[Exercise objective] Look at the entries below and reproduce them exactly.
-- -- --
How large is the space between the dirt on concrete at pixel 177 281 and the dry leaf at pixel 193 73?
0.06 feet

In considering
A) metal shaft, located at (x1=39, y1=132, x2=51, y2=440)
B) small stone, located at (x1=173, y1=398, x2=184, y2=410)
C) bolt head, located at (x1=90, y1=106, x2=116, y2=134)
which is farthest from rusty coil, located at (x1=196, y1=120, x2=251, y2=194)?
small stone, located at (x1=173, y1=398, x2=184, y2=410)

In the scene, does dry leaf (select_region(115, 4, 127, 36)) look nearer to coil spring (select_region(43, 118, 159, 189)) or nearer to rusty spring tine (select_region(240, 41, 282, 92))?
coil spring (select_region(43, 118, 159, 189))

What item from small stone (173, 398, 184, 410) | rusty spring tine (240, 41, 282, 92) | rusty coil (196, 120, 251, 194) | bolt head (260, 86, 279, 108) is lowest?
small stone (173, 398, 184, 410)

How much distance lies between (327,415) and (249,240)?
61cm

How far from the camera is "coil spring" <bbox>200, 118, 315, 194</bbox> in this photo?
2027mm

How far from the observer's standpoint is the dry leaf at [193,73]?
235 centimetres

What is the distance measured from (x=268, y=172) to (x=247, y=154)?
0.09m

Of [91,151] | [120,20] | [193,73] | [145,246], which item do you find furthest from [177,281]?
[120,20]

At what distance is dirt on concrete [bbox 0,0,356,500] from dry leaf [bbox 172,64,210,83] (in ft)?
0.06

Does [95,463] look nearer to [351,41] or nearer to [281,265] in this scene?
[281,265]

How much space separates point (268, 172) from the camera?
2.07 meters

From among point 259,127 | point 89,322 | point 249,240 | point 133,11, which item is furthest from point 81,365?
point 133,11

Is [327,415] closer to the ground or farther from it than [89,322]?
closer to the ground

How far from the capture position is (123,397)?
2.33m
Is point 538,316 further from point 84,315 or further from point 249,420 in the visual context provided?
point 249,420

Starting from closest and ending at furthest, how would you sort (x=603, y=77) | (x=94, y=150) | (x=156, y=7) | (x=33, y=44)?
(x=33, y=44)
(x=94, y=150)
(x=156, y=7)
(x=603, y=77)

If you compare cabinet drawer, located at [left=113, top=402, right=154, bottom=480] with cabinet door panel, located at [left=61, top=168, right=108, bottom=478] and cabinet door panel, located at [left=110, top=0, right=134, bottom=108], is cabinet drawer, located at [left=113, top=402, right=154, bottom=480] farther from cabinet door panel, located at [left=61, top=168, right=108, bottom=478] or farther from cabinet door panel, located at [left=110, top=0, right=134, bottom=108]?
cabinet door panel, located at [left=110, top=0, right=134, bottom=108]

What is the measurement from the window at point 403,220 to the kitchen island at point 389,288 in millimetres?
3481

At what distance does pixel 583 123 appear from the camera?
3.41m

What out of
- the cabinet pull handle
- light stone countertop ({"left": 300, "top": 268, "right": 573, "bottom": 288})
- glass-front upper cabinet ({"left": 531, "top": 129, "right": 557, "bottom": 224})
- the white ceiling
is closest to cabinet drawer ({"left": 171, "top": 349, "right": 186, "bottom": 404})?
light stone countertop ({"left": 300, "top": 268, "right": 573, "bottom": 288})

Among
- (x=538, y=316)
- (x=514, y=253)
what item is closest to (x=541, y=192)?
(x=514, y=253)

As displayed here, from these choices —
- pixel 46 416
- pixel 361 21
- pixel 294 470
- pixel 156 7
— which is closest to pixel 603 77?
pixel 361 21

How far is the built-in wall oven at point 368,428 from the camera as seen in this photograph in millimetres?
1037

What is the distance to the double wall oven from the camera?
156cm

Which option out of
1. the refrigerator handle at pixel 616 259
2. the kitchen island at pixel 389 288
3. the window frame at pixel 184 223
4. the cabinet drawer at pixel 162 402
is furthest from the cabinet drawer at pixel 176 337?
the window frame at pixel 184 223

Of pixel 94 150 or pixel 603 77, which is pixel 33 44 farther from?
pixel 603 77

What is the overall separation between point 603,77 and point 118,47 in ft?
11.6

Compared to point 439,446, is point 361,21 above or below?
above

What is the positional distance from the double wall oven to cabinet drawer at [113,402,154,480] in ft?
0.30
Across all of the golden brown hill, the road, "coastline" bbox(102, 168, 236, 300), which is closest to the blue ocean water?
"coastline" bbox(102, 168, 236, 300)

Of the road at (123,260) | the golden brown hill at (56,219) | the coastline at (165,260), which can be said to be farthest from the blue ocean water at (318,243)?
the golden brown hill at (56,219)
-- -- --
[Final result]
How large is the space between the dirt on concrete at pixel 177 281 and the dry leaf at pixel 193 73?
0.06 feet

In considering
A) metal shaft, located at (x1=39, y1=132, x2=51, y2=440)
B) small stone, located at (x1=173, y1=398, x2=184, y2=410)
C) bolt head, located at (x1=90, y1=106, x2=116, y2=134)
which is farthest from rusty coil, located at (x1=196, y1=120, x2=251, y2=194)?
small stone, located at (x1=173, y1=398, x2=184, y2=410)

In the scene, does dry leaf (select_region(115, 4, 127, 36)) look nearer to coil spring (select_region(43, 118, 159, 189)) or nearer to rusty spring tine (select_region(240, 41, 282, 92))?
coil spring (select_region(43, 118, 159, 189))

What item from small stone (173, 398, 184, 410) | rusty spring tine (240, 41, 282, 92) | rusty coil (196, 120, 251, 194) | bolt head (260, 86, 279, 108) is lowest?
small stone (173, 398, 184, 410)

How much distance lies between (327,415) and (249,240)?
61cm

How far from the camera is "coil spring" <bbox>200, 118, 315, 194</bbox> in this photo?
2027mm

How far from the observer's standpoint is the dry leaf at [193,73]?
235 centimetres

What is the distance measured from (x=268, y=172) to (x=247, y=154)?
0.09m

Of [91,151] | [120,20] | [193,73] | [145,246], which item do you find furthest from [177,281]?
[120,20]

At what distance is dirt on concrete [bbox 0,0,356,500] from dry leaf [bbox 172,64,210,83] (in ft)?
0.06

Does [95,463] look nearer to [351,41] or nearer to [281,265] in this scene?
[281,265]

How much space separates point (268, 172) from the camera?
2.07 meters

From among point 259,127 | point 89,322 | point 249,240 | point 133,11, which item is furthest from point 81,365?
point 133,11

Is [327,415] closer to the ground or farther from it than [89,322]?
closer to the ground

How far from the capture position is (123,397)?
2.33m
Is point 538,316 further from point 84,315 or further from point 249,420 in the visual context provided?
point 249,420

Starting from closest and ending at furthest, how would you sort (x=603, y=77) | (x=94, y=150) | (x=156, y=7) | (x=33, y=44)?
(x=33, y=44)
(x=94, y=150)
(x=156, y=7)
(x=603, y=77)

If you compare cabinet drawer, located at [left=113, top=402, right=154, bottom=480] with cabinet door panel, located at [left=61, top=168, right=108, bottom=478] and cabinet door panel, located at [left=110, top=0, right=134, bottom=108], is cabinet drawer, located at [left=113, top=402, right=154, bottom=480] farther from cabinet door panel, located at [left=61, top=168, right=108, bottom=478] or farther from cabinet door panel, located at [left=110, top=0, right=134, bottom=108]?
cabinet door panel, located at [left=110, top=0, right=134, bottom=108]

What is the measurement from the window at point 403,220 to the kitchen island at point 389,288 in millimetres?
3481

At what distance does pixel 583 123 appear from the camera?
3.41m

What out of
- the cabinet pull handle
- light stone countertop ({"left": 300, "top": 268, "right": 573, "bottom": 288})
- glass-front upper cabinet ({"left": 531, "top": 129, "right": 557, "bottom": 224})
- the white ceiling
is closest to cabinet drawer ({"left": 171, "top": 349, "right": 186, "bottom": 404})?
light stone countertop ({"left": 300, "top": 268, "right": 573, "bottom": 288})

Among
- (x=538, y=316)
- (x=514, y=253)
what item is closest to (x=541, y=192)?
(x=514, y=253)

As displayed here, from these choices —
- pixel 46 416
- pixel 361 21
- pixel 294 470
- pixel 156 7
— which is closest to pixel 603 77?
pixel 361 21

How far is the built-in wall oven at point 368,428 from the camera as seen in this photograph in millimetres?
1037

What is the distance to the double wall oven from the camera?
156cm

Which option out of
1. the refrigerator handle at pixel 616 259
2. the kitchen island at pixel 389 288
3. the window frame at pixel 184 223
4. the cabinet drawer at pixel 162 402
is furthest from the cabinet drawer at pixel 176 337?
the window frame at pixel 184 223

Of pixel 94 150 or pixel 603 77, which is pixel 33 44 farther from?
pixel 603 77

What is the overall separation between point 603,77 and point 118,47 in ft?
11.6

Compared to point 439,446, is point 361,21 above or below?
above

What is the positional distance from the double wall oven to cabinet drawer at [113,402,154,480] in ft?
0.30
Across all of the golden brown hill, the road, "coastline" bbox(102, 168, 236, 300), which is closest to the blue ocean water?
"coastline" bbox(102, 168, 236, 300)

Of the road at (123,260) | the golden brown hill at (56,219) | the coastline at (165,260), which can be said to be farthest from the blue ocean water at (318,243)?
the golden brown hill at (56,219)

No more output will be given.